** OBJETIVO **
No excerto abaixo, como estava a caixa de correio presa à parede da casa?

De vez em quando, alguém a chegar com uma carta na mão e a falta de um selo. De maneira que, a solicitarem a compra do mesmo para quando chegasse o Ti Alberto carteiro, ali a seguir ao almoço, para a recolha habitual na caixa de correio presa por dois pregos grossos à parede da nossa casa do lado de fora.
De modo que, o meu pai a largar o que estivesse a fazer naquele instante, que, tanto podia ser pousar a plaina com que estivesse a alisar alguma tábua presa ao torno do banco de trabalho onde se debruçava a cada investida de força na plaina, para cá e para lá numa faina de aparas enroladas que ele de vez em quando tirava com os dedos porque a prenderem-se junto à cunha da lâmina. E deixava que caíssem no chão empurrando-as com os pés para o monte em volta da máquina, onde já um espesso manto de serradura e aparas a denunciarem o intenso trabalho de horas intermináveis e bastante esforço de alguns serões obrigados pelos compromissos... Uma cómoda para os Pardieiros, uma cristaleira para a Benfeita, uma mesa elástica para o Enxudro...

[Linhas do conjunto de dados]
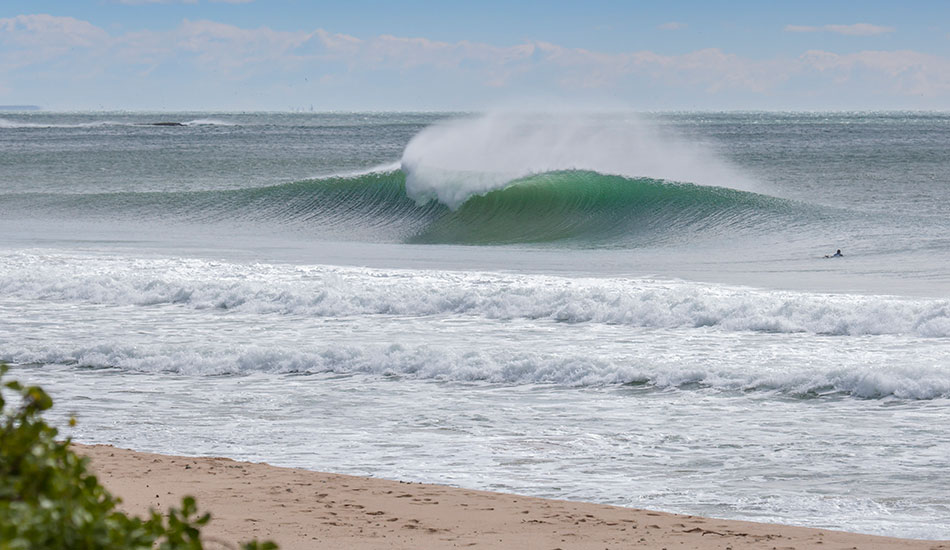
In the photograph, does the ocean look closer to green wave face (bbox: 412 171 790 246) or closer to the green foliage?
green wave face (bbox: 412 171 790 246)

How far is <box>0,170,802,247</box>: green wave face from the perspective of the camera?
22.4 m

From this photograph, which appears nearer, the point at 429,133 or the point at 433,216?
the point at 433,216

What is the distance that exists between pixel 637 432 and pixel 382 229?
18.0m

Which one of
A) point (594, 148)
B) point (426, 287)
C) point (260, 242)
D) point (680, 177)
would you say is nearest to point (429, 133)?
point (594, 148)

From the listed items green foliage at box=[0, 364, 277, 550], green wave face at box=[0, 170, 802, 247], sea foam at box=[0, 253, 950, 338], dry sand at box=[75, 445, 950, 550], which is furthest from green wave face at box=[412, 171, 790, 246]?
green foliage at box=[0, 364, 277, 550]

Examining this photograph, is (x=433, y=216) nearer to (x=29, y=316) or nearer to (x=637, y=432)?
(x=29, y=316)

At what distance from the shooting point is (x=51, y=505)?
155 cm

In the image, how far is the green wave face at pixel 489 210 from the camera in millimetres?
22438

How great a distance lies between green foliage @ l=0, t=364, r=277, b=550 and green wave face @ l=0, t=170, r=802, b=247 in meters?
19.4

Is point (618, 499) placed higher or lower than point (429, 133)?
lower

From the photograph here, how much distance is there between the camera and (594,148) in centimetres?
2870

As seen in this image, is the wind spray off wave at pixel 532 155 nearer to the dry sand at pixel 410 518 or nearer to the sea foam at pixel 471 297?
the sea foam at pixel 471 297

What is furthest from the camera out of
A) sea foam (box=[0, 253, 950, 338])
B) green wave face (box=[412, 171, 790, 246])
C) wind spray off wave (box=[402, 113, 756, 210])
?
wind spray off wave (box=[402, 113, 756, 210])

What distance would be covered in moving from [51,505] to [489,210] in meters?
23.4
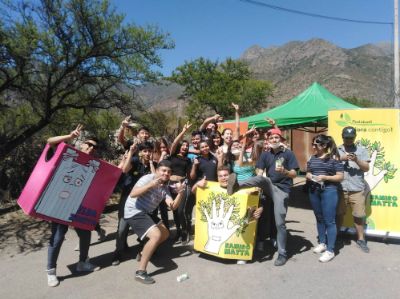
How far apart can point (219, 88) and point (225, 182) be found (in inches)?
1218

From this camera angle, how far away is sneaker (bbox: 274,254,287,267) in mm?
4480

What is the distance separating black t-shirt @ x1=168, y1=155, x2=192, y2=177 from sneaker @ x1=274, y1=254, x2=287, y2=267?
1847mm

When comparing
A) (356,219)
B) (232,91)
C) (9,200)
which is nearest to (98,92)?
(9,200)

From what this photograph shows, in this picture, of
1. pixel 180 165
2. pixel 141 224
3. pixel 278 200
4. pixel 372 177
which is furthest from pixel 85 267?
pixel 372 177

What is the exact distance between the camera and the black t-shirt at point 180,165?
525 cm

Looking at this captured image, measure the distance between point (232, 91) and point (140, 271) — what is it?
31.9 meters

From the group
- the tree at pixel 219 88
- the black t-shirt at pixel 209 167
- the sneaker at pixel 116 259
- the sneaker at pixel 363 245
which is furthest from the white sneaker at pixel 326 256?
the tree at pixel 219 88

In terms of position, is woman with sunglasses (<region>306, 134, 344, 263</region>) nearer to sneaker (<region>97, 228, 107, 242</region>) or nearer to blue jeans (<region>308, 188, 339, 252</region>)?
blue jeans (<region>308, 188, 339, 252</region>)

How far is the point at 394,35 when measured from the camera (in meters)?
11.8

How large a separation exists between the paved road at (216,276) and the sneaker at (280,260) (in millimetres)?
70

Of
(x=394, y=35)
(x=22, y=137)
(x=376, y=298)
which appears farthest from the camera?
(x=394, y=35)

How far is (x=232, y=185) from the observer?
4371 mm

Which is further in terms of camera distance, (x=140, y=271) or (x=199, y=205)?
(x=199, y=205)

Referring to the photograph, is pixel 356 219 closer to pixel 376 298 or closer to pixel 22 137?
pixel 376 298
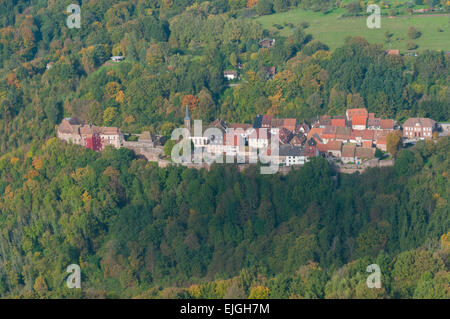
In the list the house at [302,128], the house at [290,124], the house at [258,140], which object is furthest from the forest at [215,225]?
the house at [290,124]

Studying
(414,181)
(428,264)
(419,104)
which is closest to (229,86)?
(419,104)

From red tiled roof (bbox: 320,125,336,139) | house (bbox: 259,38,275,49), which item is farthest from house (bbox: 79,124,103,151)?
house (bbox: 259,38,275,49)

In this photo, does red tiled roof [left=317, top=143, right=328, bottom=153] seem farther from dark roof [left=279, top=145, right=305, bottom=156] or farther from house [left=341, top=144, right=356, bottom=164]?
dark roof [left=279, top=145, right=305, bottom=156]

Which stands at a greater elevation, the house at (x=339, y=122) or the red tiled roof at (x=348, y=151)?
the house at (x=339, y=122)

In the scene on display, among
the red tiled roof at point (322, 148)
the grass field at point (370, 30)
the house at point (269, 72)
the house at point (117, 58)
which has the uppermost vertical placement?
the grass field at point (370, 30)

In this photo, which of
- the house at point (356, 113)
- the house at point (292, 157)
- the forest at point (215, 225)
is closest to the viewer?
the forest at point (215, 225)

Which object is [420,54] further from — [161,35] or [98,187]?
[98,187]

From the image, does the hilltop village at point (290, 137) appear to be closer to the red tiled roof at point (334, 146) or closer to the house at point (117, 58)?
the red tiled roof at point (334, 146)

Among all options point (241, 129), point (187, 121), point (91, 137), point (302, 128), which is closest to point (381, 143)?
point (302, 128)
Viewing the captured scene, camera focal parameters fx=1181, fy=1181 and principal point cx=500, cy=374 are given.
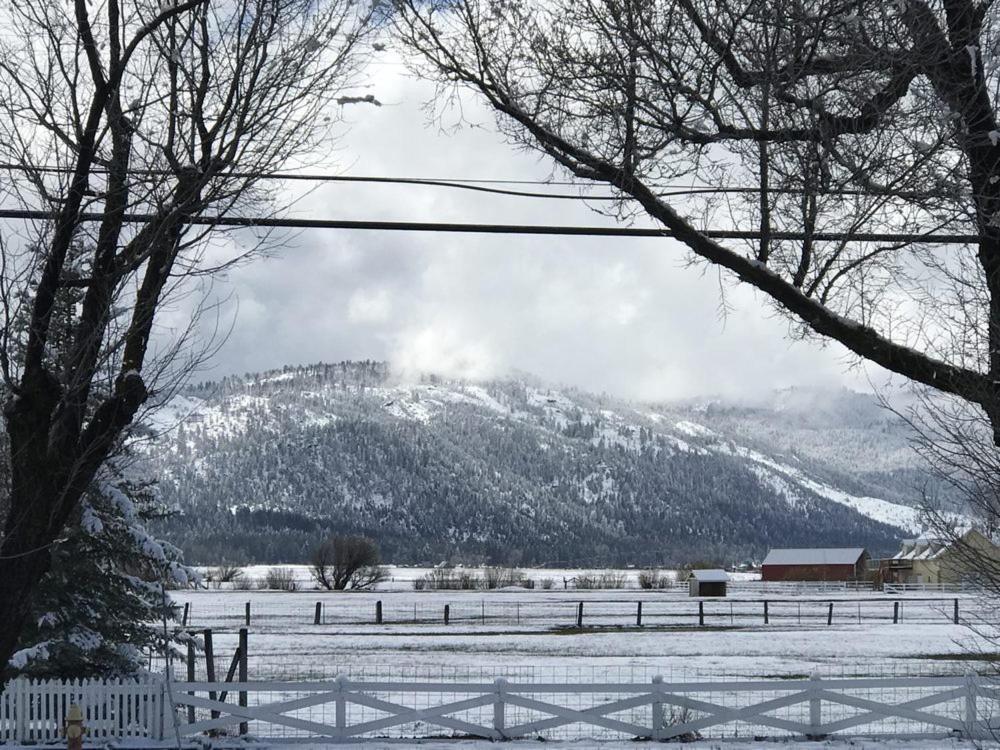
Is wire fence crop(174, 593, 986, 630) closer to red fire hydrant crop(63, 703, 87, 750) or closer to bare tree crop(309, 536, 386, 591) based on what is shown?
bare tree crop(309, 536, 386, 591)

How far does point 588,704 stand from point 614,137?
1615cm

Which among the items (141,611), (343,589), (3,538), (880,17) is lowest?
(343,589)

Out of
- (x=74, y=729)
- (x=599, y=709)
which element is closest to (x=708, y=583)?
(x=599, y=709)

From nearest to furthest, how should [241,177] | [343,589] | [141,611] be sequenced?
[241,177]
[141,611]
[343,589]

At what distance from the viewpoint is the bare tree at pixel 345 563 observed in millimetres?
94688

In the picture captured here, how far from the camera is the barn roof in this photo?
129000 mm

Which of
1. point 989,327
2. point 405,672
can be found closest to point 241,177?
point 989,327

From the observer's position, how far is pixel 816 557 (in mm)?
131125

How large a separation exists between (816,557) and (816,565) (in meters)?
2.39

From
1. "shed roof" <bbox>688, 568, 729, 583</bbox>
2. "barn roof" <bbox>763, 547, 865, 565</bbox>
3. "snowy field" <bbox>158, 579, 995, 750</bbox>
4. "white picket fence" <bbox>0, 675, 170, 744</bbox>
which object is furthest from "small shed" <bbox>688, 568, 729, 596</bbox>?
"white picket fence" <bbox>0, 675, 170, 744</bbox>

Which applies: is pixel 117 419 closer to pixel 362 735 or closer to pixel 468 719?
pixel 362 735

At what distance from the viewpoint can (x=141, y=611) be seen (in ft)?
57.6

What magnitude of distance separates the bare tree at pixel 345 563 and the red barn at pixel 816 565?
4967 centimetres

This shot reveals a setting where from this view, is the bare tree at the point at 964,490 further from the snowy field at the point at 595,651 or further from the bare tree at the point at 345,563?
the bare tree at the point at 345,563
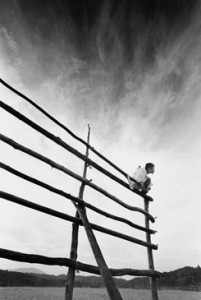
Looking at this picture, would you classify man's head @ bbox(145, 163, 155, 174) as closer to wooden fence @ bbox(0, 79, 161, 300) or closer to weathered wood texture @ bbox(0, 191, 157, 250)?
wooden fence @ bbox(0, 79, 161, 300)

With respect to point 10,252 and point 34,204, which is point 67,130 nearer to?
point 34,204

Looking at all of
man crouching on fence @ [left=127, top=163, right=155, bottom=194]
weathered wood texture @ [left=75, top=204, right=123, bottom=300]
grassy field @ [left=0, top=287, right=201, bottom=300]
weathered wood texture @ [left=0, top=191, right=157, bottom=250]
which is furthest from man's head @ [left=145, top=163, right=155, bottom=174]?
grassy field @ [left=0, top=287, right=201, bottom=300]

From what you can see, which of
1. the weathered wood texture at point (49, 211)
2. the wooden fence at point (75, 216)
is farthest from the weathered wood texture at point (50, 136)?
the weathered wood texture at point (49, 211)

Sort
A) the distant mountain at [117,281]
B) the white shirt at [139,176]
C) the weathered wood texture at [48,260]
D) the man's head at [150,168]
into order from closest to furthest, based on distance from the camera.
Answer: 1. the weathered wood texture at [48,260]
2. the white shirt at [139,176]
3. the man's head at [150,168]
4. the distant mountain at [117,281]

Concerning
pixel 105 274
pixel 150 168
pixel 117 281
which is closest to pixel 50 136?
pixel 105 274

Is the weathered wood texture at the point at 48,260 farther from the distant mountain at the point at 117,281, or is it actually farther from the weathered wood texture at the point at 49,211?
the distant mountain at the point at 117,281

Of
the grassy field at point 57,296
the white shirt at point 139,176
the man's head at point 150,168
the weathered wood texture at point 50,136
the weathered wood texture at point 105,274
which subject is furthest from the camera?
the grassy field at point 57,296

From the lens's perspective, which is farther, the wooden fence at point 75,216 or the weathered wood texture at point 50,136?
the weathered wood texture at point 50,136

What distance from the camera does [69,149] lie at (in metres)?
3.62

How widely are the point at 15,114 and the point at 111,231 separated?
2.30m

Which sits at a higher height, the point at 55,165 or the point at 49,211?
the point at 55,165

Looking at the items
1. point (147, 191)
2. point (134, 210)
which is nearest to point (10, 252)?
point (134, 210)

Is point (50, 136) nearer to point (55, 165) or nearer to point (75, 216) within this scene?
point (55, 165)

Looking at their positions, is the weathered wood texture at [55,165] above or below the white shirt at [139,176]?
below
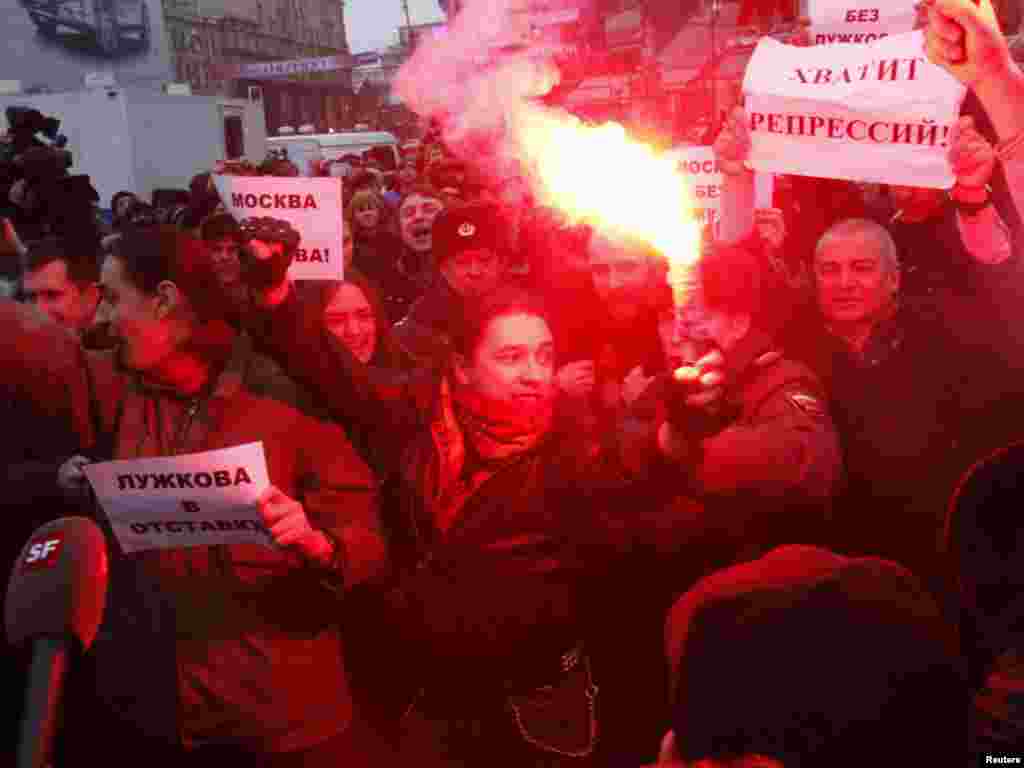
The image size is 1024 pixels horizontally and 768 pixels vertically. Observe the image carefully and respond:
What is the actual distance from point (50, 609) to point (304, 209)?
3.42m

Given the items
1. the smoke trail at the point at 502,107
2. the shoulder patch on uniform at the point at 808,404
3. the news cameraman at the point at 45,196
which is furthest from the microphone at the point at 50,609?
the news cameraman at the point at 45,196

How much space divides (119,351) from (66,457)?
413 millimetres

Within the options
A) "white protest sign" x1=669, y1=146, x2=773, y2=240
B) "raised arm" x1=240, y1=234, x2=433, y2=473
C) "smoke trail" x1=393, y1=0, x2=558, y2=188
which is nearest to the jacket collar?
"raised arm" x1=240, y1=234, x2=433, y2=473

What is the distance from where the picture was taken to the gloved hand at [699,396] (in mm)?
2058

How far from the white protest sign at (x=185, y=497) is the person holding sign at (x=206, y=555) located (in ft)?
0.12

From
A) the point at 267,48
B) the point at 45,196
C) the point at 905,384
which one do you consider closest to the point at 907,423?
the point at 905,384

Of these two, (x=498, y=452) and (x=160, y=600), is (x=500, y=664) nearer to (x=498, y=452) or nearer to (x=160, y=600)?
(x=498, y=452)

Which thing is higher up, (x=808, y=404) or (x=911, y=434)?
(x=808, y=404)

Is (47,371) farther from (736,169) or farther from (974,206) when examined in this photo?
(974,206)

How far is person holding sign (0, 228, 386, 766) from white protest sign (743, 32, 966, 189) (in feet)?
8.55

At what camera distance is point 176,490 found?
97.2 inches

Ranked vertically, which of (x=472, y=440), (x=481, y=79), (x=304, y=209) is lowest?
(x=472, y=440)

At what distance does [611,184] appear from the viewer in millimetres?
3512

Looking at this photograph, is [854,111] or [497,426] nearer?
[497,426]
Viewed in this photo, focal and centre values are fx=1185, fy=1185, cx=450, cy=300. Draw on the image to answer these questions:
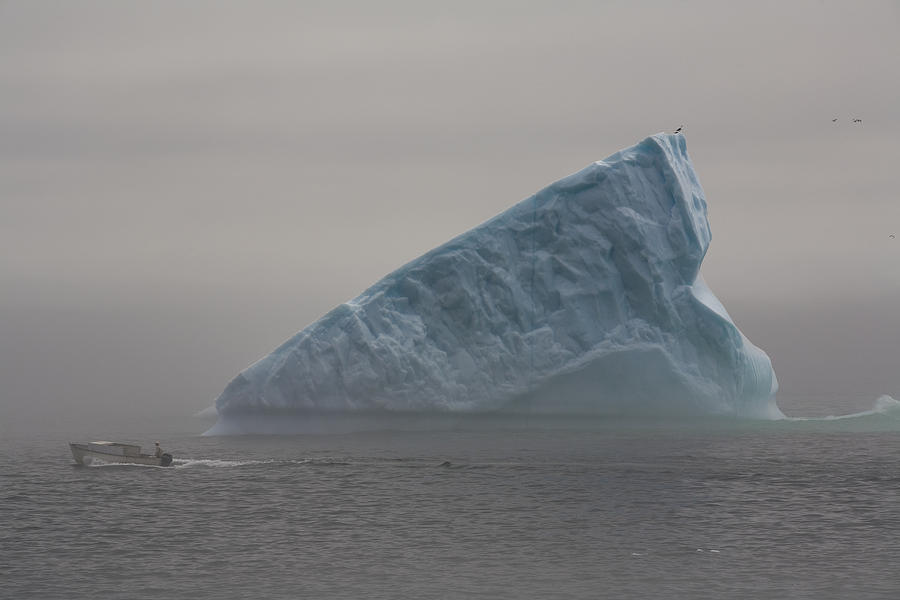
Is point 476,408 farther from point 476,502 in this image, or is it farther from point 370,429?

** RESPOSTA À TAREFA **
Estava presa por dois pregos grossos, do lado de fora da casa.